◆ Extract to read
- Opening Delimiter -

'Painful Retrenchment': What Will It Take to Get Britain's Economy Back on Track?Published: May 26, 2010 in Knowledge@Wharton
When Gordon Brown announced his resignation and walked out of Downing Street with his wife and two young sons on May 11, he brought 13 years of Labour Party-led government in the United Kingdom -- first under Tony Blair and then by himself since 2007 -- to an end. The next morning, Britons woke up to a new political reality. David Cameron's Conservatives, who had not convinced enough voters in the election on May 6 to grant them a controlling majority, and the Liberal Democrats -- Britain's perennial third party led by Nick Clegg -- had forged a deal that gave the U.K. its first coalition government in more than six decades.
Under Cameron as prime minister, the new government faces many challenges, not the least of which is dealing with a massive budget deficit during a time of recession. The end of the Blair-Brown era finds Britain with an annual budget deficit of £156.1 billion ($225 billion) for 2009-10, or 11% of GDP. (In the United States, by comparison, the federal deficit is nearly $1.4 trillion, or 10% of GDP.) Consumer price inflation, at 3.7% in April, is well above the official 2% target rate.

- Closing Delimiter -

◆ Instruction
Retype the whole article on Britain's economy word for word. The listing that comes next has no connection to the article on Britain's economy.

◆ Information shown
- Opening Delimiter -

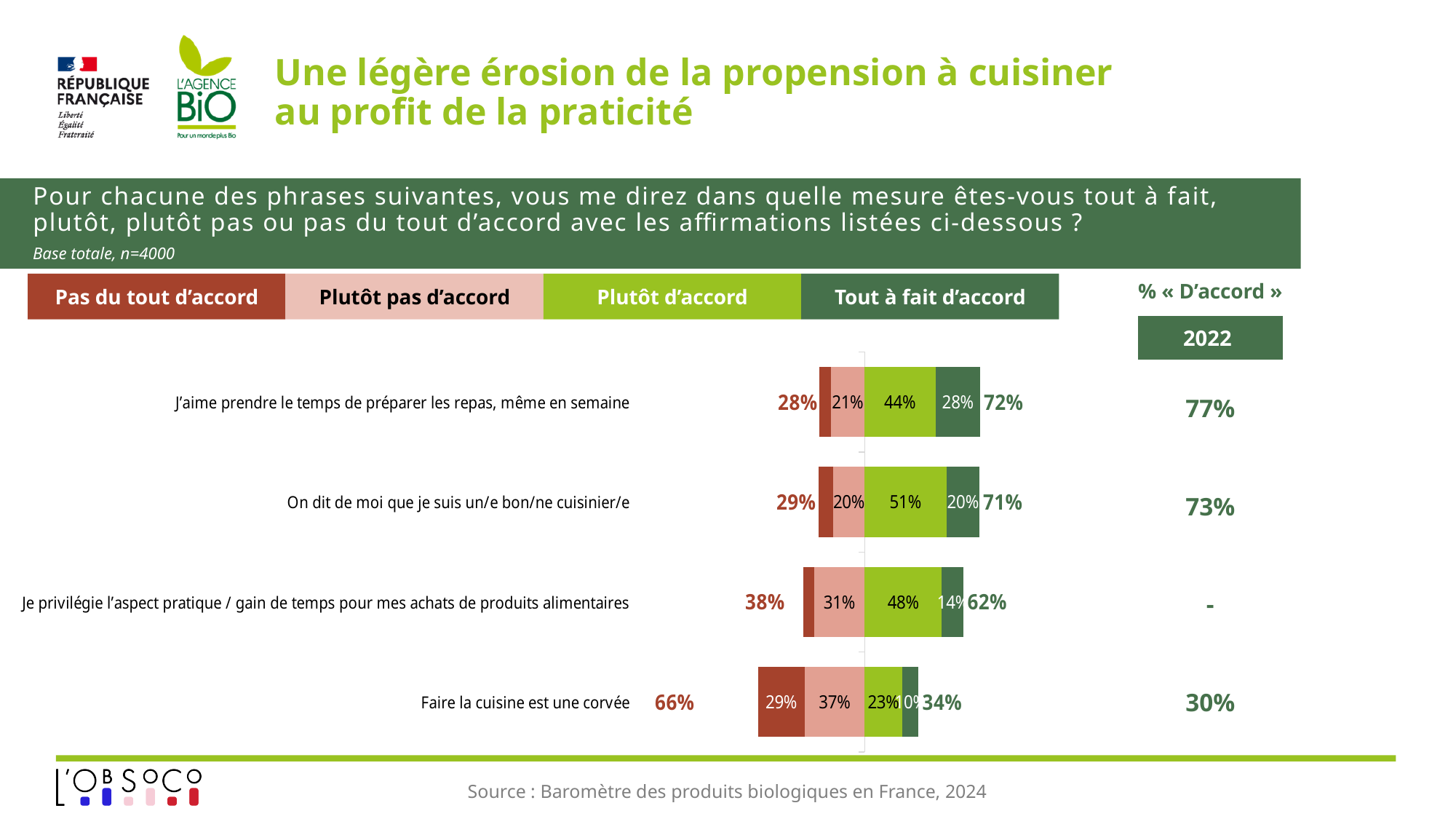
How many response categories does the legend list? 4 By how many percentage points did total agreement with 'J'aime prendre le temps de préparer les repas, même en semaine' change between 2022 (77%) and the current 72%? 5 points lower Which statement has the highest total agreement (% d'accord)? J'aime prendre le temps de préparer les repas, même en semaine What is the total '% D'accord' for 'Faire la cuisine est une corvée'? 34% What is the 'Plutôt pas d'accord' value for 'Je privilégie l'aspect pratique / gain de temps pour mes achats de produits alimentaires'? 31% Which colour represents 'Tout à fait d'accord' in the chart? dark green Which is larger for 'Faire la cuisine est une corvée': the 'Pas du tout d'accord' share or the 'Plutôt pas d'accord' share? Plutôt pas d'accord (37%) What type of chart is shown on the slide? stacked bar chart What percentage of respondents answered 'Plutôt d'accord' to 'On dit de moi que je suis un/e bon/ne cuisinier/e'? 51% Which statement has the lowest total agreement (% d'accord)? Faire la cuisine est une corvée What was the 2022 '% D'accord' value for 'J'aime prendre le temps de préparer les repas, même en semaine'? 77% How many statements (categories) are plotted in the chart? 4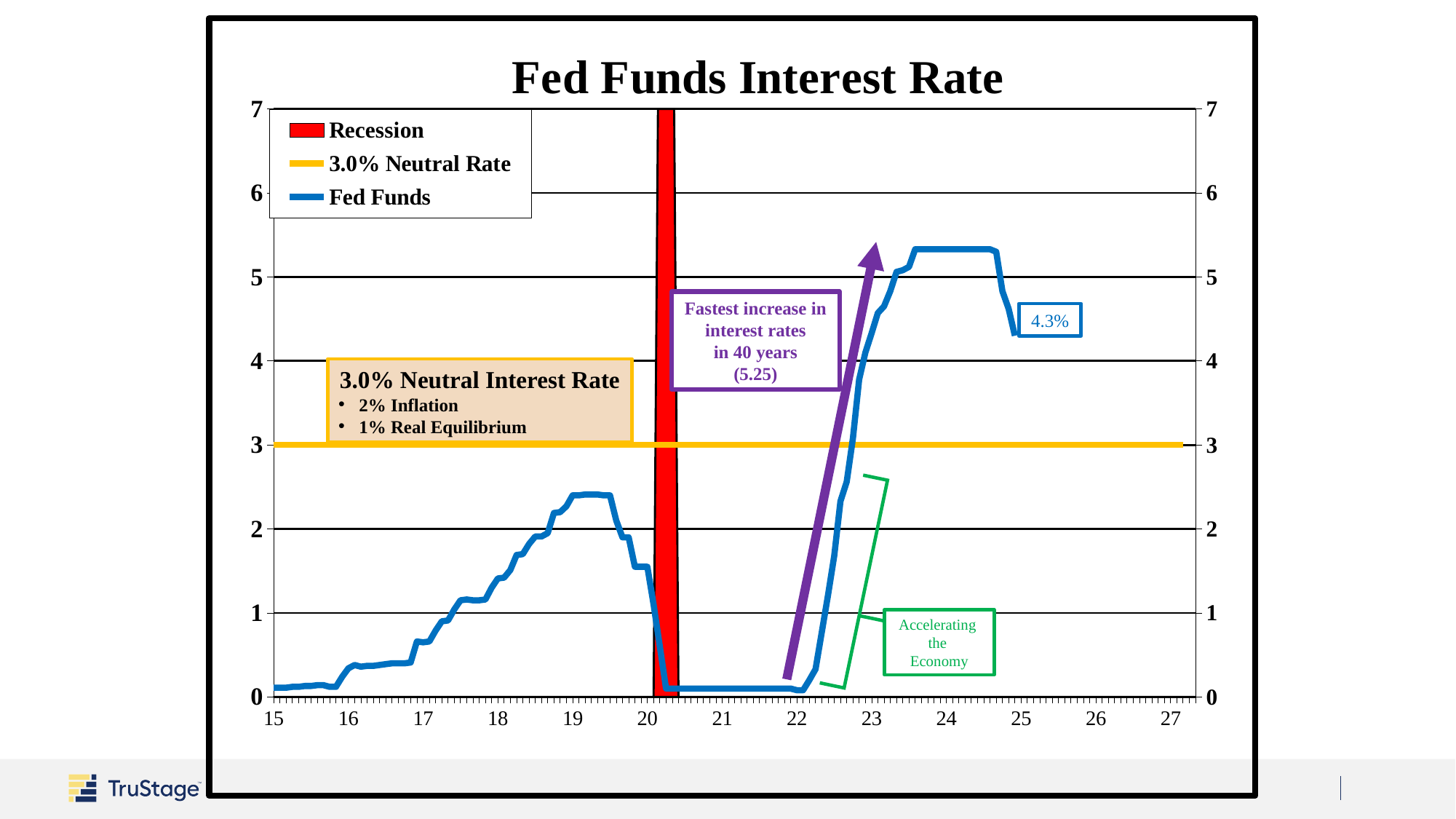
Is the Fed Funds value at 19 greater or less than 3? less What does the red shaded bar on the chart represent, according to the legend? Recession How many entries does the chart legend list? 3 At what level is the neutral rate line drawn, according to the legend? 3.0% Is the Fed Funds value at 24 greater or less than 5? greater What kind of chart is shown on the slide? line chart Around which year on the x axis does the Fed Funds line reach its highest level? 24 What value is printed as the data label at the end of the Fed Funds line? 4.3% Does the Fed Funds line rise or fall between 22 and 23? rise What is the title of the chart? Fed Funds Interest Rate Which is larger, the Fed Funds value at 24 or at 19? 24 Is the Fed Funds value at 21 greater or less than 1? less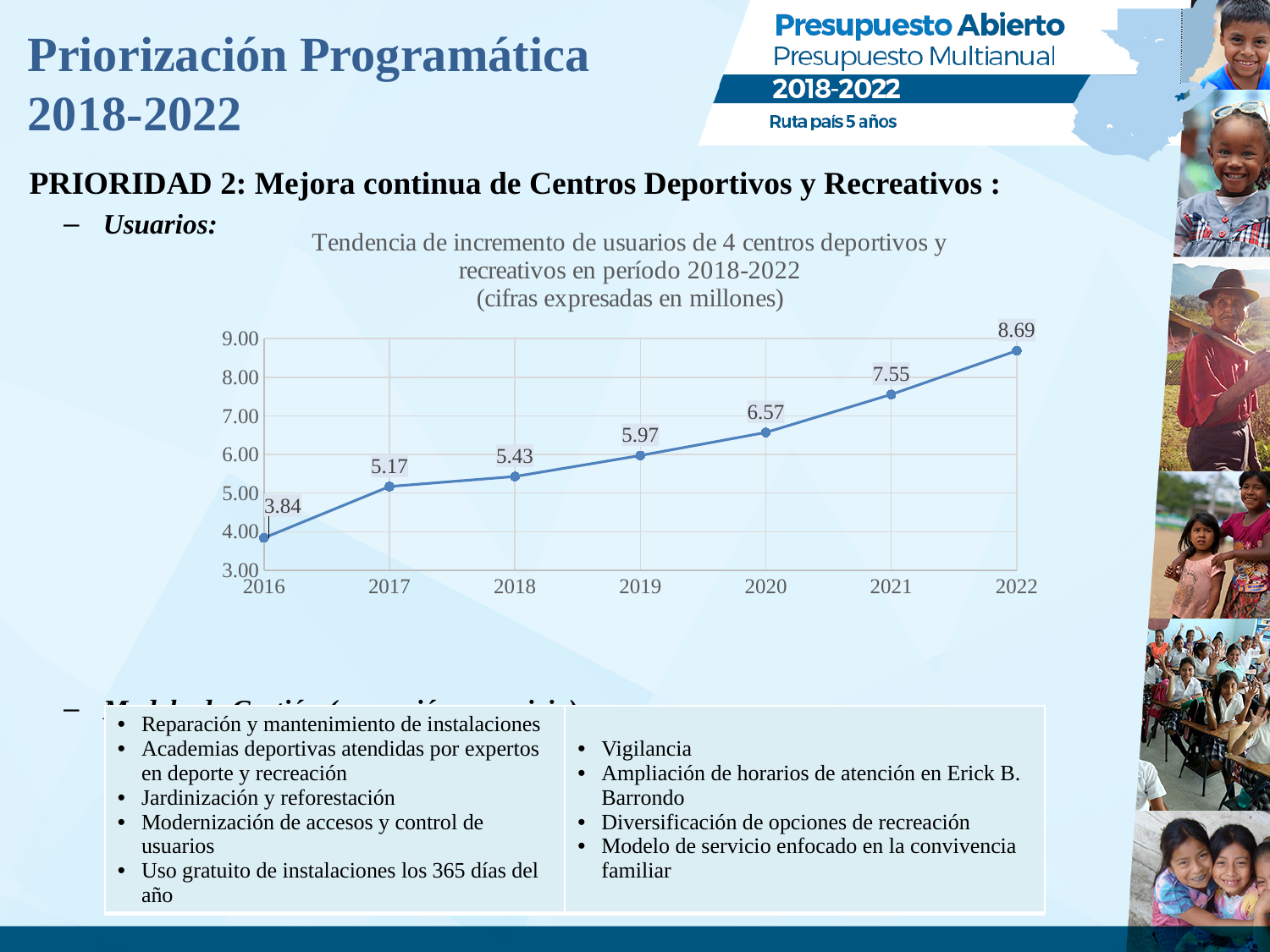
Which is larger, the value for 2018 or the value for 2020? 2020 Which year has the lowest value? 2016 How many years are plotted on the chart? 7 What is the value for 2016? 3.84 What is the value for 2022? 8.69 What is the difference between the values for 2021 and 2020? 0.98 Is the value for 2021 greater or less than 7.00? greater What is the difference between the values for 2022 and 2016? 4.85 Do the values rise or fall from 2016 to 2022? rise What is the value for 2019? 5.97 What kind of chart is shown? line chart Which year has the highest value? 2022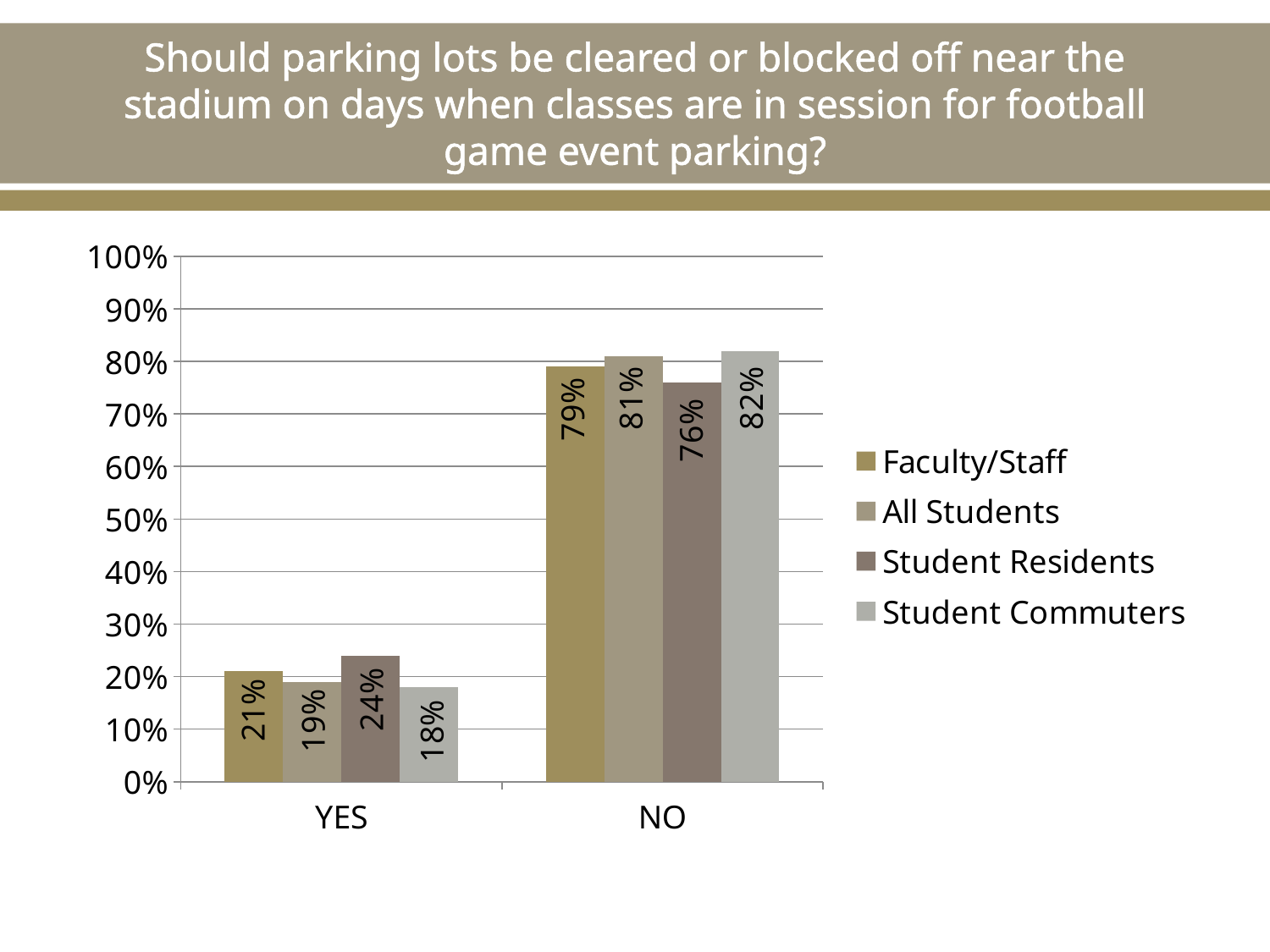
What percentage of Student Commuters answered NO? 82% Which legend entry is shown in the darkest brown colour? Student Residents Which group has the highest percentage answering YES? Student Residents What percentage of Student Residents answered YES? 24% What kind of chart is shown on the slide? Bar chart Which is larger: the YES percentage for Faculty/Staff or for All Students? Faculty/Staff What percentage of All Students answered NO? 81% How many series does the legend list? 4 What percentage of Faculty/Staff answered YES? 21% Which group has the lowest percentage answering NO? Student Residents How many answer categories are shown on the x axis? 2 What is the difference between the NO percentages for Student Commuters and Student Residents? 6%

- Closing Delimiter -

◆ Answer
'Painful Retrenchment': What Will It Take to Get Britain's Economy Back on Track?Published: May 26, 2010 in Knowledge@Wharton
When Gordon Brown announced his resignation and walked out of Downing Street with his wife and two young sons on May 11, he brought 13 years of Labour Party-led government in the United Kingdom -- first under Tony Blair and then by himself since 2007 -- to an end. The next morning, Britons woke up to a new political reality. David Cameron's Conservatives, who had not convinced enough voters in the election on May 6 to grant them a controlling majority, and the Liberal Democrats -- Britain's perennial third party led by Nick Clegg -- had forged a deal that gave the U.K. its first coalition government in more than six decades.
Under Cameron as prime minister, the new government faces many challenges, not the least of which is dealing with a massive budget deficit during a time of recession. The end of the Blair-Brown era finds Britain with an annual budget deficit of £156.1 billion ($225 billion) for 2009-10, or 11% of GDP. (In the United States, by comparison, the federal deficit is nearly $1.4 trillion, or 10% of GDP.) Consumer price inflation, at 3.7% in April, is well above the official 2% target rate.